The day after: Pontius Pilate, Japanese pilots, and not enough moments of silence

Americans celebrating yesterday’s impeachment vote should take a long hard look at themselves. To live in a tumultuous time is exciting and even restorative, but to live in a country in turmoil is neither.


Worse, there won’t be a winner or a loser. An acquittal will never remove the stigma of impeachment, and a conviction would underscore the frailty of our republic—that we would elect such an obviously unqualified leader based primarily on our own prejudices...and then have half of our elected officials support him.


It won’t be the OJ trial with surprises and twists. And worst of all , the heroes and villains have already come and gone. I speak of heroes like the anonymous whistleblower who accepted his or her patriotic duties and reported an event injurious to the country. The Senate may attempt to call that person as a witness, but if the president continues to forbid his own people from testifying, it’s unlikely any case can be made for questioning the whistleblower. And there are the other heroes—Lt. Col. Alexander Vindman, the top Ukraine expert on the National Security Council; Bill Taylor, the US's chief envoy in Ukraine; Gordon Sondland, the US's ambassador to the EU; Laura Cooper, a deputy secretary at the Defense Department; and Marie Yovanovitch, the US's former ambassador to Ukraine—they have done their duty, incurred the foul wrath of the president, and moved on.

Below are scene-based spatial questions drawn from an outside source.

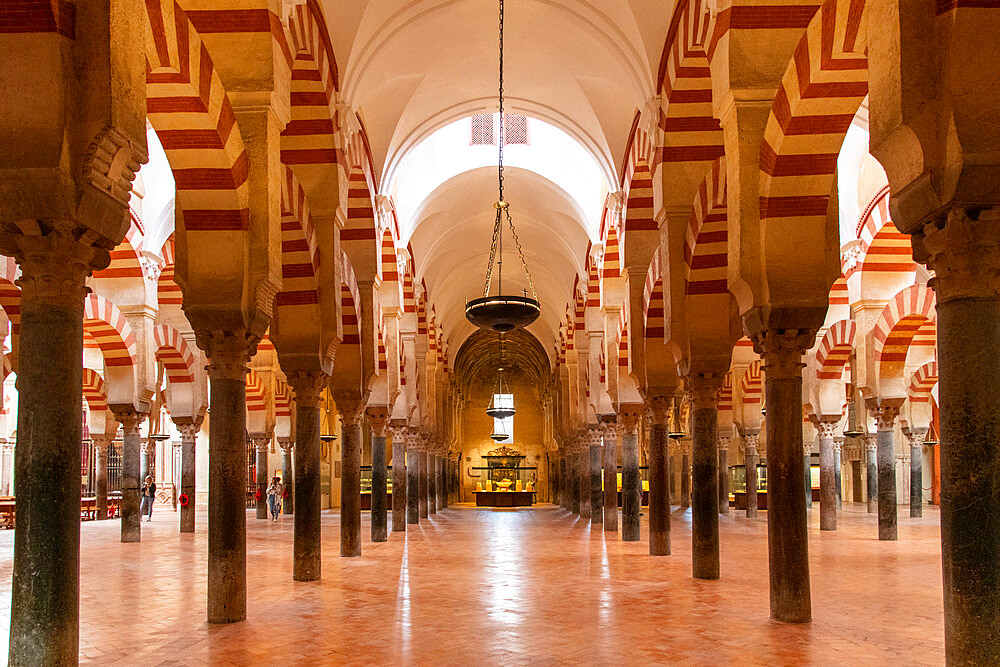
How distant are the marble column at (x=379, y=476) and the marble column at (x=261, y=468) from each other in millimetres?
5086

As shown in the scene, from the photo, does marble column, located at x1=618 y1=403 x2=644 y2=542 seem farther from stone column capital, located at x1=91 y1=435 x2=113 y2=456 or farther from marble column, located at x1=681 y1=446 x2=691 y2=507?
marble column, located at x1=681 y1=446 x2=691 y2=507

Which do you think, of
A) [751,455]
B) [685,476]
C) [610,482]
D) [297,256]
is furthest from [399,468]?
[685,476]

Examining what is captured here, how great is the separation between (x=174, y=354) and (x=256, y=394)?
4157 millimetres

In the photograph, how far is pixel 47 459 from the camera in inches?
148

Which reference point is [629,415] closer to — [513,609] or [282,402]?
[513,609]

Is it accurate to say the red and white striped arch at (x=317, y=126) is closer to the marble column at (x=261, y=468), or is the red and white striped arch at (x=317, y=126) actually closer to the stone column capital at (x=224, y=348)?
the stone column capital at (x=224, y=348)

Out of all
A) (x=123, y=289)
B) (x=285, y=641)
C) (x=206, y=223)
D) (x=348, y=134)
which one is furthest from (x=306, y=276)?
(x=123, y=289)

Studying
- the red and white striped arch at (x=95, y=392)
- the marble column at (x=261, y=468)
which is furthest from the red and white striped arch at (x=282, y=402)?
the red and white striped arch at (x=95, y=392)

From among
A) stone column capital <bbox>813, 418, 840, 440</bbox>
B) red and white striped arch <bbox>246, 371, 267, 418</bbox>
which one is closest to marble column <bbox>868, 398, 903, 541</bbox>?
stone column capital <bbox>813, 418, 840, 440</bbox>

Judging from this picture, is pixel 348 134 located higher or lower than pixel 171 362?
higher

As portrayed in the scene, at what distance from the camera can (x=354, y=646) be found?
221 inches

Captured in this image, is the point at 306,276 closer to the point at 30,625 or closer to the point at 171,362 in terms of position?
the point at 30,625

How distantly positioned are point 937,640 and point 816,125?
328 cm

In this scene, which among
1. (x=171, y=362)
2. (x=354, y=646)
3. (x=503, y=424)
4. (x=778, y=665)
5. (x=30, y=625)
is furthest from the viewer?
(x=503, y=424)
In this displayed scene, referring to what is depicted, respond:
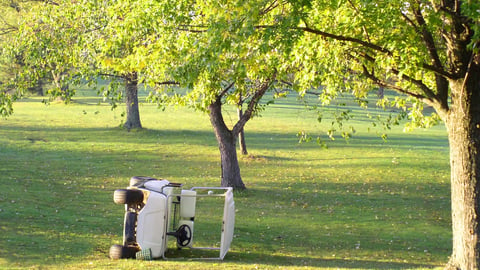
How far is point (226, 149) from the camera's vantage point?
20.8m

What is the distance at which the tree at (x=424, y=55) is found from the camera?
956 cm

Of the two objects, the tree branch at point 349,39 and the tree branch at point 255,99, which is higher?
the tree branch at point 349,39

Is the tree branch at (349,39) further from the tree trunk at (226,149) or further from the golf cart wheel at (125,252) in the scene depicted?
the tree trunk at (226,149)

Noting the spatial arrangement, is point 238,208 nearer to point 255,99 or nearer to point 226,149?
point 226,149

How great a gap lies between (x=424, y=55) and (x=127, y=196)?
17.5ft

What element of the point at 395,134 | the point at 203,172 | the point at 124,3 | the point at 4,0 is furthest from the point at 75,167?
the point at 395,134

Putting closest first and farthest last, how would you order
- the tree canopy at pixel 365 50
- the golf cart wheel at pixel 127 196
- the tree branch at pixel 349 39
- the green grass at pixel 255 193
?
the tree canopy at pixel 365 50 < the tree branch at pixel 349 39 < the golf cart wheel at pixel 127 196 < the green grass at pixel 255 193

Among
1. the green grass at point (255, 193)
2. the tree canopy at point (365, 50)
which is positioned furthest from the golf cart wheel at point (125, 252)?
the tree canopy at point (365, 50)

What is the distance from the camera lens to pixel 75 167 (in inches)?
993

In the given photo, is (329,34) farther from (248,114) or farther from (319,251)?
(248,114)

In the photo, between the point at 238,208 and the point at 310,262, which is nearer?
the point at 310,262

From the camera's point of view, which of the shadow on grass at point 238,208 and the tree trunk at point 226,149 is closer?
the shadow on grass at point 238,208

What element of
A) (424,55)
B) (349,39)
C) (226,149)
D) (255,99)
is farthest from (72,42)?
(424,55)

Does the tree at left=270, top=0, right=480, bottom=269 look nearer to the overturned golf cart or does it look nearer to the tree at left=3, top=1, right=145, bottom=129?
the overturned golf cart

And the villains have had their moment in the spotlight also: Rep. Barry Loudermilk (R-Ga.) decided that Trump was denied even the feeble due process that Pontius Pilate granted Jesus before his crucifixion. (The president will also be denied the public crucifixion, the nails, and all that.) Rep. Mike Kelly (R-Pa.) offered his own comparison, saying Trump’s impeachment was more like Pearl Harbor. (Except, Mike, for the 2403 American combatants killed that day.) And Rep. Bill Johnson (R-Ohio) held a moment of silence for 63 million Americans who voted for President Trump. (He apparently forgot the 66 million who voted against him.)


Now the trial in the Senate looms, and yes, the president’s acquittal may be a foregone conclusion, but the trial itself is not. The Senate majority leader, Mitch McConnell, has already polluted the proceedings. Despite the fact that each senator must take a solemn oath that all things appertaining to the trial of the impeachment will be met with impartial justice according to the Constitution and laws. But McConnell has already stated publicly that he will follow the lead of the president, and his open admission that he cannot be a fair juror excludes him from the trial. Either that or it sets him up for a charge of perjury, for which he may be tried.


Further complicating the matter is this: the House must actually deliver the impeachment articles to the Senate, but if there are foregone conclusions already stated by prospective “jurors,” then the House can delay or postpone this responsibility until an agreement is reached that the oath will be honored,


A lot lies ahead, none of it exciting, or pretty, or conclusive. An ugly, petty, and divisive presidency has evolved into an equally unpleasant spectacle. But as Americans we have voting responsibilities, and the leaders we elect have the obligation to execute theirs. If the Constitution is worth defending, then these kinds of onerous events are necessary. But if Trumpism carries the day and the Constitution embodies mere suggestions that autocrats can circumvent at will, then we the voters will have spoken, and future generations will live with our choices.